3. Faciliter pour les PME innovantes l’accès aux donneurs d’ordre :

Présentant par définition une rupture technologique, il est malheureusement patent que les entreprises innovantes n’ont pas précisément d’ « historique clients ». En conséquence, elles peuvent inquiéter les responsables décisionnaires à un niveau hiérarchique intermédiaire, qui craignent  de se voir reprocher une solution neuve (et donc à risque) face à une solution éprouvée, même si moins performante.

Le SBA a donc également pour mission d’encourager les donneurs d’ordre à accepter des projets innovants:

Récompenser la prise de risque du donneur d’ordre par un label « j’aide les jeunes entreprises innovantes », afin de renforcer le Pacte PME*. Ce label pourrait intervenir dans la notation sociale de l’entreprise à la rubrique ‘relations avec les fournisseurs’, être l’objet d’une cérémonie européenne annuelle avec remise de prix, figurer sur le papier à lettre de l’entreprise donneur d’ordre, etc.

Mettre en place un système de garantie pour permettre, en cas d’échec, une compensation financière et une garantie de continuité du projet. Pour les sociétés de logiciels, les codes sources seraient alors déposés auprès de cette garantie.

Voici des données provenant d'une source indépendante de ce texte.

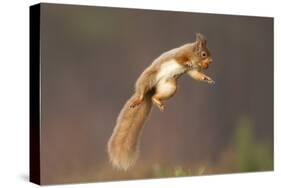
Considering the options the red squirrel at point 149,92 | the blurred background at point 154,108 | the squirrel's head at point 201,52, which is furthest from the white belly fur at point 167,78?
the squirrel's head at point 201,52

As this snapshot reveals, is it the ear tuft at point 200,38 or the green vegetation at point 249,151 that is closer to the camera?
the ear tuft at point 200,38

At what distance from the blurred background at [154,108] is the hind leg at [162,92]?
0.26 feet

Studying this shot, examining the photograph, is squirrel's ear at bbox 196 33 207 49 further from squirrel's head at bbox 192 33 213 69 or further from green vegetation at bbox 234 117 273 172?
green vegetation at bbox 234 117 273 172

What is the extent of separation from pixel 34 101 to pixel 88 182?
987 mm

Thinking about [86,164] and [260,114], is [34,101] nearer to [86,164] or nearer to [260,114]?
[86,164]

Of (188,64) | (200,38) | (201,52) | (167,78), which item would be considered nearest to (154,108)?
(167,78)

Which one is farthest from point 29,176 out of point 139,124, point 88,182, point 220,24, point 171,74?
point 220,24

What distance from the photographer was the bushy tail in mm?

* Mis en œuvre dans le cadre d’un partenariat entre le Comité Richelieu et OSEO, le Pacte PME (http://www.pactepme.org/) a pour objectif de faciliter les relations entre les PME innovantes et les grands comptes. Il mêle dispositifs d’accompagnement et politique d’exemplarité, sur la base d’un engagement volontaire à la transparence pris par les grands comptes qui le souhaitent. Cette approche, non contraignante, modernise celle du Small Business Act américain tout en en partageant les objectifs : faire fonctionner la concurrence, dans l’intérêt de tous, afin de faire tomber les handicaps créés par l’âge et la taille des PME innovantes.



4. Favoriser l’accès au financement :

Simplifier l’accès à certaines aides (innovation, aides européennes en particulier) et surtout accélérer leur versement.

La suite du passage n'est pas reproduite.